All magic, illusion…
The law of Attraction
had led me to
pancakes, pie, yogurt
and last night a Blueberry ale
with fruit swirling
around like lottery balls
about to be picked

Attraction is also a theme in About Allison. The poem deals with how we perceive others and, more importantly, how we need them to live up to our perceptions.  The poet’s persona wants a movie star. In fact he invents the movie. That’s not what he gets. The poet says,

I wanted a movie star, you wanted
to move back home where we
cannot take these walks,

and months go by
before you
call yourself an asshole,
for being out of touch,
then say, you think
of me often.

I suspect any poet who tries to convince his audience of his cynical hard-hearted nature may in reality be an unreconstructed (albeit disappointed) romantic. Gager in his very amusing piece entitled Black Heart Candy Company makes his argument,

My next great idea
Marketed for those
Anti-valentine’s day crusaders,
The true cynics who’ll
Gnaw on my little hearts,
And get me rich quick…
In a very different piece called Unwelcomed Guest the poet confronts his addiction and its demons. He’s not quite up for the fight but at least he now knows the score. He also will not back down and that is a good thing. The poet’s persona details his revelations,

you led me to drive down
a one-way the wrong way,
I blamed the Scotch,
started earlier when
it was still dusk
but then the blackness rose
up from below, I recall
I used to imagine hell’s address
was somewhere between my basement
and the center of the earth
but I know now different;
Hell is something
I’ve ingested…

I empathize with the image of hell geographically placed under the poet’s basement. I buy the plausibility of it. I have no doubt that my hell bustles directly beneath my cellar.
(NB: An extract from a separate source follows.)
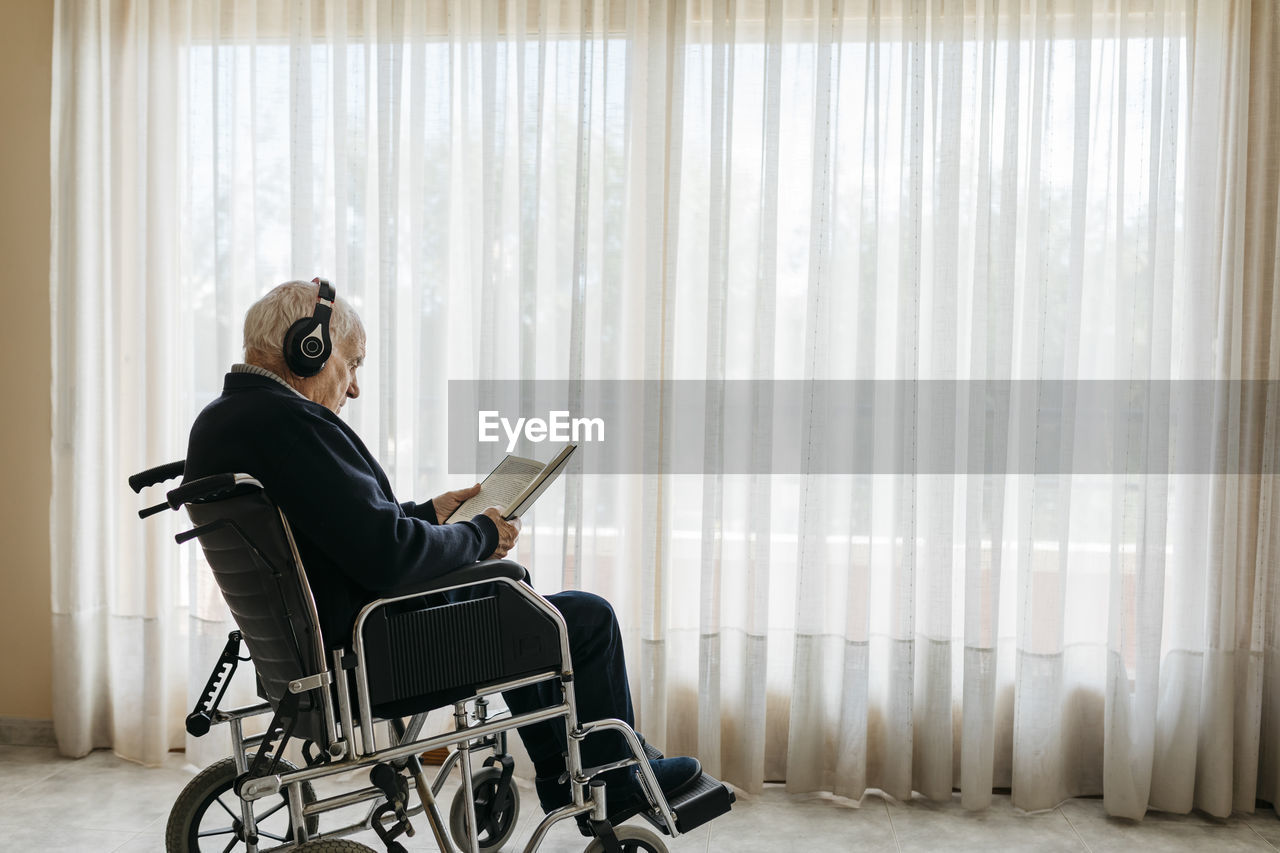 Senior man sitting in wheelchair reading a book while listening music with headphones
A Girl In A Loft, an imagistic piece, draws a line through life and then attempts to breech that boundary with a connecting vision. One side of the line collects an eye lash, panties, an easy breeze, a young girl’s cheek, and a “good morning.” The other side includes a course sofa, a gritty fabric, poverty, a groan, and the phrase “shit to all that.” The last sentence of the poem, “I’d like to know your name,” surprises with its weight and its ability to bridge the structural gap. I really like this almost-a-painting poem.
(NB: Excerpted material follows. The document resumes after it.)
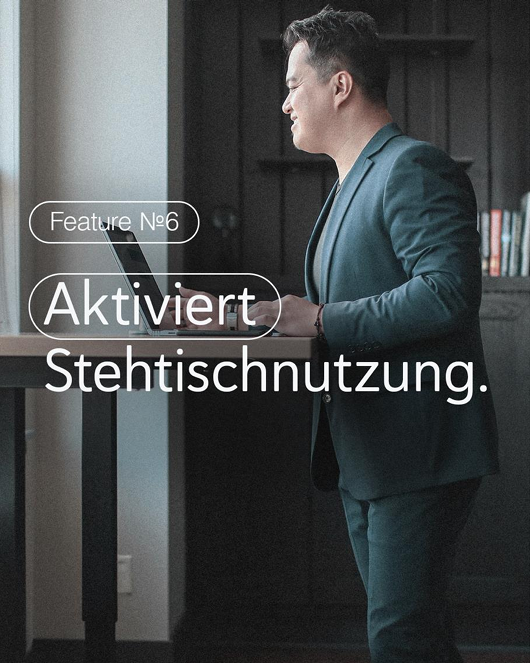 Isa Gesundheitscoach steht auf dem Schreibtisch und zeigt welche körperlichen Übungen man machen sollte.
In the poem Like Moths in the Night the poet mulls over the deaths and survivals of addicted friends. It’s a serious meditation and one of the best poems in the collection. Culpability and guilt by identification enter the measures and are dealt with summarily. The poet’s persona emerges ever watchful with a determination to do no harm. Here is the poem’s ending,

Tonight, the outside air is cool
I feel his noose tighten
when I breathe,
and her needle
leaving a bruise
I feel his brains

blown out, like mine
splattered into the universe

for them, why not
me? I haven’t the guts.

I sit on a porch on a summer night
keeping the lights off
because there is nothing at all in that.

The first poem in the book (or the last, depending on which cover you start from), Ode to Wormwood, Gager constructs as a masterwork. The lyrical tone echoes its deep and rich notes, near prophetically. The attributes of wormwood, bitterness and a concentration of real poison (think alcohol and drugs), contrast and intermix with a wonderful resiliency (think the human spirit). It is this pollution and ultimate poison that kills the addict in the ruins of his soul—a love affair of sorts. The poem begins this way,

Growing on roadsides and wasted places
the wormwood braces itself against wind,
remains strong, please, there is a fierce poison
here, the water will be polluted, the
drink held in your hand, downed fast with eyes closed,
resting on the passage in the Bible…

This is top shelf writing by a prolific and thoughtful poet. I would only humbly suggest that in the future, when he publishes his Selected Works, he takes that book’s cover design in another direction.

1 comment:

  1. Another cool collection by Tim Gager, igniting a little fire under the ordinary events, making them glow with meaning and intrigue. I'd love to buy a copy.